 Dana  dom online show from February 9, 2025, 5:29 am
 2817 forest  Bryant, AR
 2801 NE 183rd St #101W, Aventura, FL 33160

---

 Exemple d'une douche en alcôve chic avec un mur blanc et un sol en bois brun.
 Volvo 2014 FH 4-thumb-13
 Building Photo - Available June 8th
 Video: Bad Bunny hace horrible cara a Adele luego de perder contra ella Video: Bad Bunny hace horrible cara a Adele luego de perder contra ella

#### EXERCISE DIRECTIONS
Look in the material above for the line with "2025, 5:29 am" and the line with "2801 NE 183rd St #101W, Aventura, FL 33160", and transcribe exactly those lines and all lines between them, nothing more.

#### EXPECTED ANSWER
 Dana  dom online show from February 9, 2025, 5:29 am
 2817 forest  Bryant, AR
 2801 NE 183rd St #101W, Aventura, FL 33160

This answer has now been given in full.